In this manuscript entitled “Development of a Potent Sialyltransferase Inhibitor to Suppress Cancer Metastasis”, the authors Tsai et al. aimed to propose novel inhibitor (FCW393) of sialyltransferases deriving from lithocholic acid and having enzyme preference (or selectivity). Despite the important biological role of sialyltransferases, no specific inhibitor is currently known. However, this study suffers from serious flaws.

The inhibitory effect of this compound was studied in vitro only for two sialyltransferases ST3Gal I and ST6Gal I and not in the same conditions of reaction (Tris or MES buffer, detergent, EDTA, time of incubation?). These discrepancies should be at least explained. The origin of the enzymes used in this study should be given: are they truncated recombinant commercially available enzymes? The effect of FCW393 should be tested on closely related-sialyltransferases (ST3Gal II for instance) and at least on one enzyme of the different group of enzymes (ST6GalNAc, ST8Sia). These data with IC₅₀ determination should be presented in the main text.

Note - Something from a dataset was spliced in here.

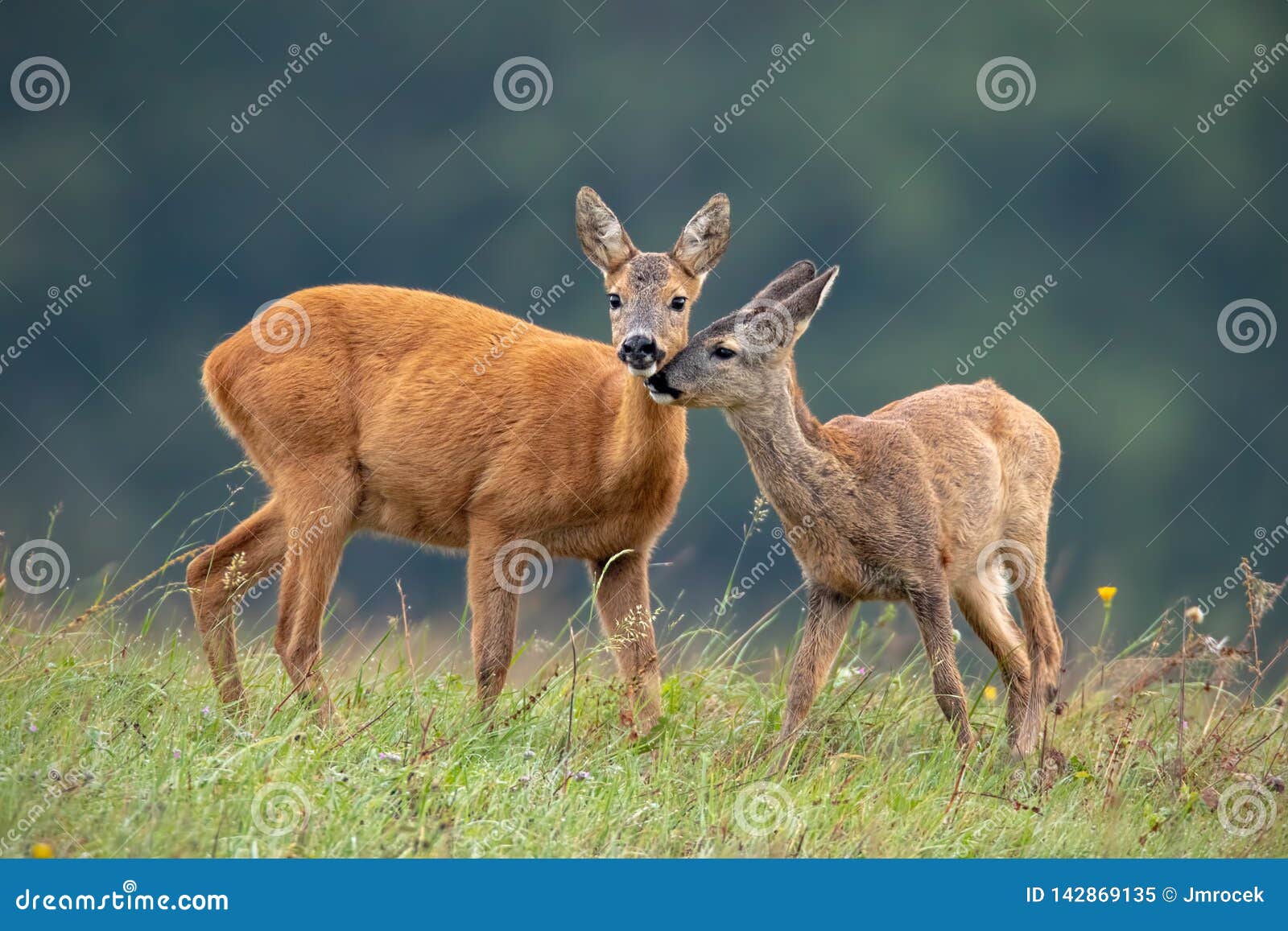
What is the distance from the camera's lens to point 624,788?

According to these first in vitro data, the FCW393 inhibitor would have a selective effect on α2,6-sialylation of N-glycans conferred by ST6Gal I. Yet, the authors use biotinylated Maackia amurensis lectin II (MAL-II) for their Lectin affinity assays followed by IP-western blotting. This lectin recognizes primarily α2,3-sialylated antigens of O-glycosylproteins. With this strategy, the authors show inhibition of various integrin (β1-, β3-, β4-, β5-, α4- and αV-integrin) sialylation by FCW393 in various cells MDA-MB-231 and B16F10) in culture. These partial data do not corroborate the in vitro assay of ST3Gal I and ST6Gal I. The Sambucus nigra lectin (SNA) should be used to follow α2,6-sialylation of N-glycans. The status of sialylated glycans of the various integrin (β1-, β3-, β4-, β5-, α4- and αV-integrin) should be given. Do they have sialylated N-glycans and/or O-glycans in the MDA-MB-231 and B16F10 cells?